[Task instructions]
Return each line of the data below that contains the string "methyltransferase".
======
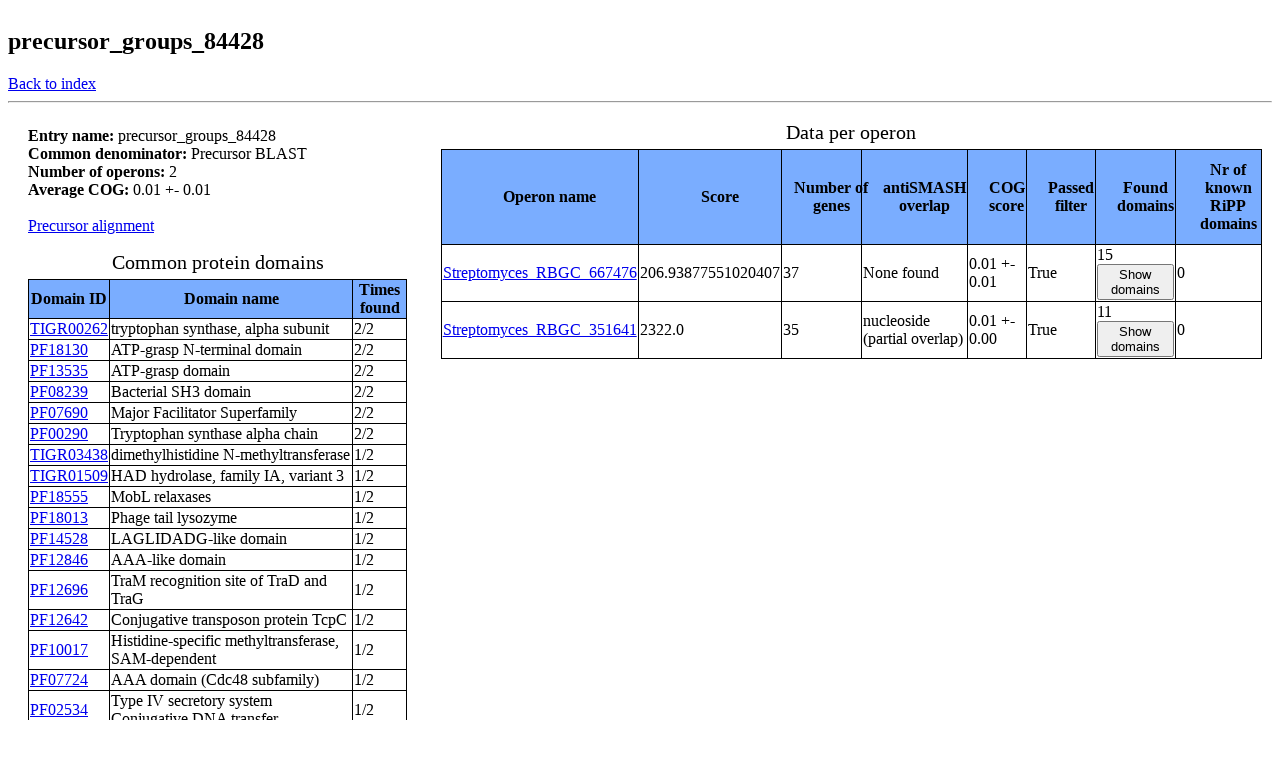

--- FILE ---
content_type: text/html
request_url: https://decrippter.bioinformatics.nl/decrippter_mild/Subgroups/precursor/precursor_groups_84428.html
body_size: 1702
content:
<!DOCTYPE html>
<html>
<head>
    <link rel="stylesheet" href="../../../data/html_files/html_entry.css">
    <html_id>precursor_groups_84428</html_id>
</head>
<body>
<header>
<h2>
precursor_groups_84428
</h2>
<a href="../../Index.html">Back to index</a><hr>
</header>
<aside>
    <p>
        <b>Entry name: </b>precursor_groups_84428<br>
        <b>Common denominator: </b>Precursor BLAST<br>
        <b>Number of operons: </b><span id="nr_operons">2</span><br>
        <b>Average COG: </b>0.01 +- 0.01<br>
<br>
<a href="../../../precursor_comparison/fasta_groups/precursor_groups_84428.clw">Precursor alignment</a>
<br>
    </p>
<table>
    <caption>Common protein domains</caption>
    <tr>
        <th>Domain ID</th>
        <th>Domain name</th>
        <th>Times found</th>
    </tr>
    <tr>
        <td><a href="http://tigrfams.jcvi.org/cgi-bin/HmmReportPage.cgi?acc=TIGR00262">TIGR00262</a></td>
        <td>tryptophan synthase, alpha subunit</td>
        <td>2/2</td>
    </tr>
    <tr>
        <td><a href="https://pfam.xfam.org/family/PF18130">PF18130</a></td>
        <td>ATP-grasp N-terminal domain</td>
        <td>2/2</td>
    </tr>
    <tr>
        <td><a href="https://pfam.xfam.org/family/PF13535">PF13535</a></td>
        <td>ATP-grasp domain</td>
        <td>2/2</td>
    </tr>
    <tr>
        <td><a href="https://pfam.xfam.org/family/PF08239">PF08239</a></td>
        <td>Bacterial SH3 domain</td>
        <td>2/2</td>
    </tr>
    <tr>
        <td><a href="https://pfam.xfam.org/family/PF07690">PF07690</a></td>
        <td>Major Facilitator Superfamily</td>
        <td>2/2</td>
    </tr>
    <tr>
        <td><a href="https://pfam.xfam.org/family/PF00290">PF00290</a></td>
        <td>Tryptophan synthase alpha chain</td>
        <td>2/2</td>
    </tr>
    <tr>
        <td><a href="http://tigrfams.jcvi.org/cgi-bin/HmmReportPage.cgi?acc=TIGR03438">TIGR03438</a></td>
        <td>dimethylhistidine N-methyltransferase</td>
        <td>1/2</td>
    </tr>
    <tr>
        <td><a href="http://tigrfams.jcvi.org/cgi-bin/HmmReportPage.cgi?acc=TIGR01509">TIGR01509</a></td>
        <td>HAD hydrolase, family IA, variant 3</td>
        <td>1/2</td>
    </tr>
    <tr>
        <td><a href="https://pfam.xfam.org/family/PF18555">PF18555</a></td>
        <td>MobL relaxases</td>
        <td>1/2</td>
    </tr>
    <tr>
        <td><a href="https://pfam.xfam.org/family/PF18013">PF18013</a></td>
        <td>Phage tail lysozyme</td>
        <td>1/2</td>
    </tr>
    <tr>
        <td><a href="https://pfam.xfam.org/family/PF14528">PF14528</a></td>
        <td>LAGLIDADG-like domain</td>
        <td>1/2</td>
    </tr>
    <tr>
        <td><a href="https://pfam.xfam.org/family/PF12846">PF12846</a></td>
        <td>AAA-like domain</td>
        <td>1/2</td>
    </tr>
    <tr>
        <td><a href="https://pfam.xfam.org/family/PF12696">PF12696</a></td>
        <td>TraM recognition site of TraD and TraG</td>
        <td>1/2</td>
    </tr>
    <tr>
        <td><a href="https://pfam.xfam.org/family/PF12642">PF12642</a></td>
        <td>Conjugative transposon protein TcpC</td>
        <td>1/2</td>
    </tr>
    <tr>
        <td><a href="https://pfam.xfam.org/family/PF10017">PF10017</a></td>
        <td>Histidine-specific methyltransferase, SAM-dependent</td>
        <td>1/2</td>
    </tr>
    <tr>
        <td><a href="https://pfam.xfam.org/family/PF07724">PF07724</a></td>
        <td>AAA domain (Cdc48 subfamily)</td>
        <td>1/2</td>
    </tr>
    <tr>
        <td><a href="https://pfam.xfam.org/family/PF02534">PF02534</a></td>
        <td>Type IV secretory system Conjugative DNA transfer</td>
        <td>1/2</td>
    </tr>
    <tr>
        <td><a href="https://pfam.xfam.org/family/PF00562">PF00562</a></td>
        <td>RNA polymerase Rpb2, domain 6</td>
        <td>1/2</td>
    </tr>
    <tr>
        <td><a href="https://pfam.xfam.org/family/PF00216">PF00216</a></td>
        <td>Bacterial DNA-binding protein</td>
        <td>1/2</td>
    </tr>
    <tr>
        <td><a href="https://pfam.xfam.org/family/PF00004">PF00004</a></td>
        <td>ATPase family associated with various cellular activities (AAA)</td>
        <td>1/2</td>
    </tr>
</table>
</aside>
======
[Task result]
        <td>dimethylhistidine N-methyltransferase</td>
        <td>Histidine-specific methyltransferase, SAM-dependent</td>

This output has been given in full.